掲載本文 ->
::::::::::

Vol.27: 二題話し 月例経済報告・金融政策決定会合2019年7月と日韓


夏休み月であること、最近月2回を上回る執筆ペースが続き少し貯金ができたことから、今月は今回1回限りの執筆にします。旧CRUのひとり言の際は、時々「三題話し」と題して、一回で3つの短いテーマを取り上げました。今回はひとつ足りない二題話し。一題目は、恒例の内閣府月例経済報告と日銀金融政策決定会合の紹介。二題目は日韓関係について感想を記そうと思います。

月例経済報告は7月23日、金融政策決定会合は30日に公表されました。日銀の決定会合は年8回開かれますが、うち4回(1、4、7、10月)は経済・物価情勢の展望(通称「展望レポート」)も併せて公表され、日銀の政策を決定する政策委員会メンバーの経済成長率や物価上昇率の見通しが、具体的な数字で示されます。

まずはその紹介から。

(現状)
全体:輸出を中心に弱さが続いているものの、緩やかに回復している(内閣府)輸出・生産や企業マインド面に海外経済の減速の影響がみられるものの、所得から支出への前向きの循環メカニズムが働くもとで、基調としては緩やかに拡大している(日銀)
個人消費:持ち直している(内閣府)緩やかに増加しており、一部では前回増税時よりも小幅ながら消費税率引き上げ前の需要増もみられ始めている(日銀)
設備投資:このところ機械投資に弱さもみられるが、緩やかな増加傾向にある(内閣府)増加傾向を続けている(日銀)
住宅建設(投資):おおむね横ばいとなっている(内閣府)横ばい圏内で推移している(日銀)
公共投資:底堅い動きとなっている(内閣府)横ばい圏内で推移している(日銀)
輸出:弱含んでいる(内閣府)弱めの動きとなっている(日銀)
輸入:おおむね横ばいとなっている(内閣府)記述無し(日銀)

(先行き)
全体:当面、弱さが残るものの、雇用・所得環境の改善が続くなかで、各種政策の効果もあって、緩やかな回復が続くことが期待される。ただし、通商問題の動向が世界経済に与える影響に一層注意するとともに、中国経済の先行き、海外経済の動向と政策に関する不確実性、金融資本市場の変動の影響に留意する必要がある(内閣府)当面、海外経済の減速の影響を受けるものの、拡大基調が続くとみられる(日銀)
個人消費:持ち直しが続くことが期待される(内閣府)緩やかな増加傾向をたどるとみられる(日銀)
設備投資:緩やかに増加していくことが期待される(内閣府)緩やかに増加していくと予想される(日銀)
住宅建設(投資):当面、横ばいで推移していくと見込まれる(内閣府)記述無し(日銀)
公共投資:関連予算の執行により、底堅く推移することが見込まれる(内閣府)高めの水準を維持すると予想している(日銀)
輸出:持ち直していくことが期待される(内閣府)緩やかな増加基調に復していくと見込まれる(日銀)
輸入:持ち直していくことが期待される(内閣府)記述無し(日銀)

内閣府は、現状評価の全体のところで、先月「輸出や生産の弱さが続いている」としていた部分が、「輸出を中心に弱さが続いている」と修正されました。生産がこのところ弱含みから横ばいへ少し改善してきたことが理由です。

::::::::::

データセット ->
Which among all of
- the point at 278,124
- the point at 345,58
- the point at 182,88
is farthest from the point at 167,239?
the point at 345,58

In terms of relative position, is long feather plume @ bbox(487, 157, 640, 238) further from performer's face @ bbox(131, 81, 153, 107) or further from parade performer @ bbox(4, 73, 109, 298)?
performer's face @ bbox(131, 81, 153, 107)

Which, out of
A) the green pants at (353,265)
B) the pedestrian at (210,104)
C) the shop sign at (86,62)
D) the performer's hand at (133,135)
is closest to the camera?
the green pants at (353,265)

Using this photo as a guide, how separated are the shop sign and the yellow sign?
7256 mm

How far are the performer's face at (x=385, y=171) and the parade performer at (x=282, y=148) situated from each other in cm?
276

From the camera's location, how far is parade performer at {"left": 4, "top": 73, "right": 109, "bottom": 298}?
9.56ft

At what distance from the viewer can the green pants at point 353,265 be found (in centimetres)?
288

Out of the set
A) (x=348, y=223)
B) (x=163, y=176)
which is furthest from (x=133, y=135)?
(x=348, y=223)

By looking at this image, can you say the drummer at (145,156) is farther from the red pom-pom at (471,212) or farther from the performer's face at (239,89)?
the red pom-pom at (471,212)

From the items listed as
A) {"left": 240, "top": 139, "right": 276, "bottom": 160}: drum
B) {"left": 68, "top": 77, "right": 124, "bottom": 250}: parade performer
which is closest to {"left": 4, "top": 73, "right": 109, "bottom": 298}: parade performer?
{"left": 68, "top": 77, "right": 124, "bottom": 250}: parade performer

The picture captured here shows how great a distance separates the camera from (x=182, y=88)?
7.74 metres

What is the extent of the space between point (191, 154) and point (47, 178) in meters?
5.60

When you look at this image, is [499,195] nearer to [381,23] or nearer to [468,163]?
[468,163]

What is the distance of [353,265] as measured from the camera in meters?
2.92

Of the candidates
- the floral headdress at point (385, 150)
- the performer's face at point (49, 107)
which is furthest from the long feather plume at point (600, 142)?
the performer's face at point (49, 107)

::::::::::

課題内容 -> 掲載本文のうち、「全体:輸出を中心に弱さが続い」を含む語句で始まり「増もみられ始めている(日銀)」で終わる部分を、一字一句変えずに書き写してください。

出力全文 ->
全体:輸出を中心に弱さが続いているものの、緩やかに回復している(内閣府)輸出・生産や企業マインド面に海外経済の減速の影響がみられるものの、所得から支出への前向きの循環メカニズムが働くもとで、基調としては緩やかに拡大している(日銀)
個人消費:持ち直している(内閣府)緩やかに増加しており、一部では前回増税時よりも小幅ながら消費税率引き上げ前の需要増もみられ始めている(日銀)